The global economy currently faces many difficulties. For example, the COVID pandemic has disrupted ways of working, leading to labor shortages in critical industries, and the ongoing war in Ukraine has disrupted already shaky supply chains.

This has led to uncertainty at a local level, and many of our members have concerns about the future of their businesses. With this in mind, we have produced a three-part series of articles to help members understand the macro-economic situation and how it affects your business.

We’ve all been hearing in the news that a recession is becoming more likely in the US next year. But what is a recession, and how will it affect your business over the coming months and years? In this conclusion to our three-part blog post series, we talk about recessions, their causes, and how to be prepared.

What is a Recession?

Growth is the fuel driving the engine of our economy but sometimes that fuel runs short, and the overall Gross Domestic Product (GDP) begins to shrink.
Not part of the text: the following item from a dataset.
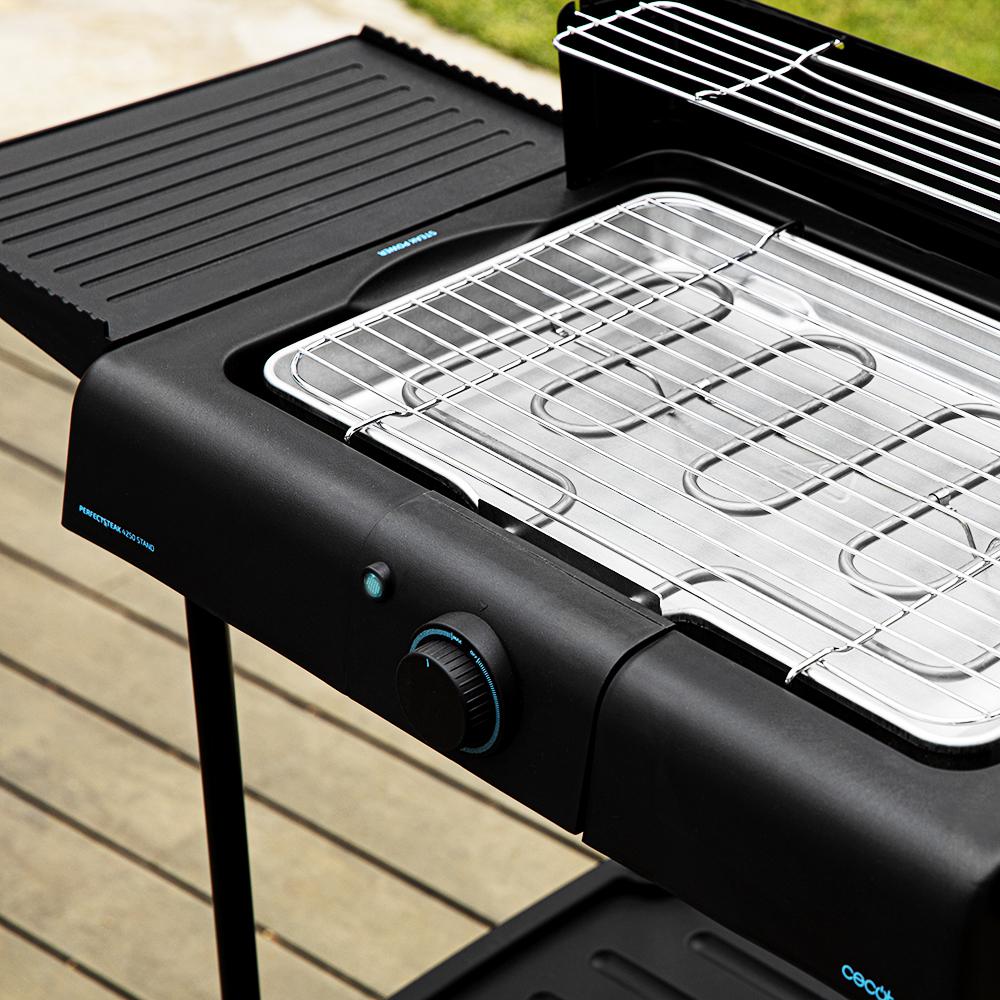 Barbacoa PerfectSteak 4250 Stand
When this happens for a period of months, this is called a recession; the official marker for a recession is when GDP contracts for two consecutive quarters. According to Federal Reserve History, the last time this happened in the US was from December 2007 until June 2009. This was the most prolonged recession since World War II, and like all recessions, it caused economic hardship for millions. When the economy contracts, less money is spent and fewer workers are needed, leading to high unemployment.

Causes of Recession

Recessions are started by one or more of a list of conditions, including:

  • Economic shocks. An example would be OPEC cutting off oil supply to the US in the 1970s or the recent COVID pandemic.
  • Excess Debt. When businesses and individuals take on too much debt or the banks are lending indiscriminately, there can come the point where they can no longer pay those debts. Defaults and bankruptcies then disrupt the economy.
  • Asset bubbles. The 2007-2009 recession was caused, at least in part, by real estate prices becoming over-inflated. Once it became apparent that property was overvalued, individuals and businesses began to dump their stock, leading to a price crash. This had a knock-on effect on the economy as many investment portfolios relied heavily on real estate.
  • Technological advances. In the past, new technologies have led to whole professions becoming obsolete and mass unemployment, causing recessions. Some economists worry that this may happen again with robots and AI taking away entire sections of jobs.

How do Recessions Affect Local Businesses?
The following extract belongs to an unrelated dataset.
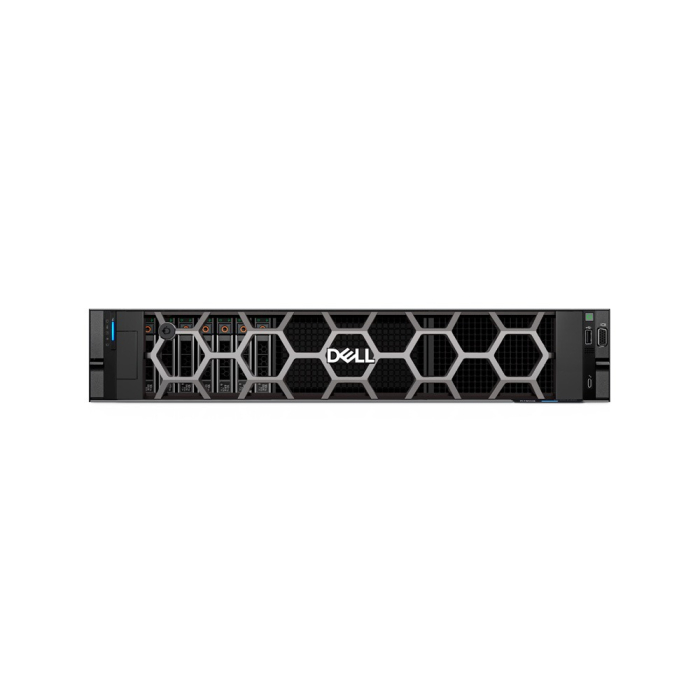 PowerEdge R760xs Rack Server 2 Socket 2U Rack Server E96TB NC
Local businesses can be among the hardest hit by a recession. During the last downturn, 170,000 small businesses closed forever. Unlike larger organizations, they don’t generally retain large capital reserves, can’t maintain large profit margins, and can’t simply lay off large numbers of workers to protect profitability. Typically, our members employ people with strong connections to the business whose knowledge and skills are not easily replaced.

During a recession, income is bound to go down as higher unemployment rates mean less cash to spend in the local economy. With the vulnerabilities pointed out above, this is tough news for local businesses.

Planning for the Long Term

Although there’s not much we can do about a nationwide recession; it doesn’t have to be doom and gloom for your business. Local communities are good at banding together to support each other during a crisis, and small businesses can be adaptable. For example, layoffs can be avoided by asking staff to work fewer hours. That way, you still have those skilled, loyal employees available once a crisis ends. Look at other ways to save costs or consider investing capital when times are good, so there’s a buffer for the hard times. A modern local business is flexible and agile, and we’re confident that, with sufficient planning, your business can endure a recession and emerge stronger than ever.